Par ailleurs, si nous disposons en France de deux études représentatives de la population

des nourrissons français de 0 à 1 an de vie, qui ont fourni des données récentes sur les

pratiques de diversification en France, le nombre d’enfants impliqués restait relativement peu

élevé : environ 3 500 pour EPIFANE et environ 1 200 pour Nutri-Bébé SFAE 2013. En outre,

les designs de ces deux études, certes différents, ne permettent pas d’explorer le lien entre ces

pratiques et le devenir à moyen et long terme de ces enfants. En effet, l’étude Nutri-Bébé était

une étude transversale et si EPIFANE a fait l’objet d’un recueil longitudinal des pratiques

d’alimentation de la première année de vie, le suivi ne se poursuit pas au-delà. Il était donc

important de disposer d’une étude de cohorte à l’échelle nationale, avec un nombre suffisant

de participants pour pouvoir prendre en compte la multi dimensionnalité des pratiques

d’alimentation dans la première année de vie et pouvoir également en dégager des

déterminants de façon extrêmement détaillée. C’est ici que l’étude ELFE a toute son

importance. La proximité temporelle de ces trois études permet de valider un certain nombre

de données observées dans les trois études, mais la puissance de l’étude ELFE permet de

prendre en compte un plus grand nombre de paramètres. De plus le suivi longitudinal prévu

permettra d’évaluer les conséquences à moyen et long terme des pratiques observées, et

fournira ainsi une base scientifique pour la formulation de repères nutritionnels fondés sur des

données solides.

113

Nous avons souhaité, outre la description de l’âge d’introduction de la diversification et de

l’âge d’introduction des groupes d’aliments, apporter un éclairage original sur des pratiques

jusque-là peu voire pas décrites que sont l’utilisation de sucre, sel et matières grasses ajoutés.

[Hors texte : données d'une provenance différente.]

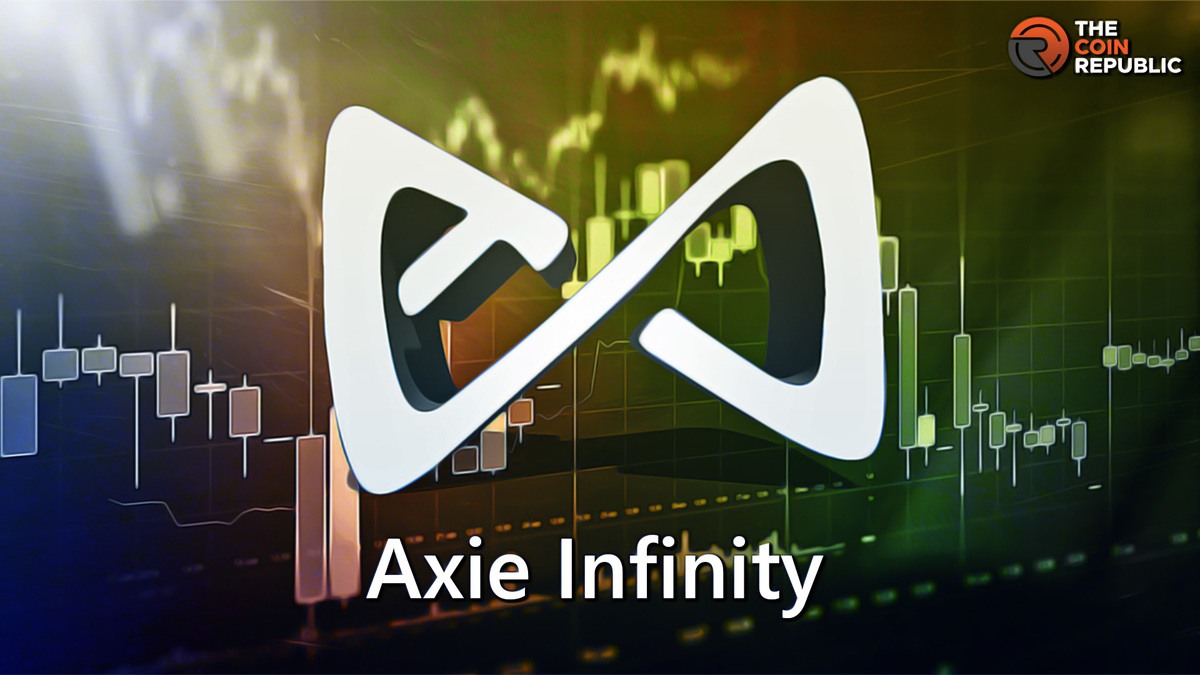 Axie Infinity (AXS) - Events & News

En effet, les craintes concernant les conséquences sur la santé liées à ces différents aliments

ont entraîné certaines recommandations. Il est important de savoir si ces recommandations ont

été intégrées par la population, si elles sont suivies ou non, et de tenter d’en dégager les

déterminants.

Enfin, un des paramètres pouvant potentiellement influencer les comportements autour

de l’alimentation de l’enfant est sa croissance ainsi que la perception de sa corpulence par les

personnes qui s’occupent de cet enfant. Ce paramètre reste à ce jour peu étudié, et quasiment

jamais dans des études d’envergure nationale. Il nous paraissait donc important de pouvoir en

étudier l’influence sur les pratiques d’alimentation précitées.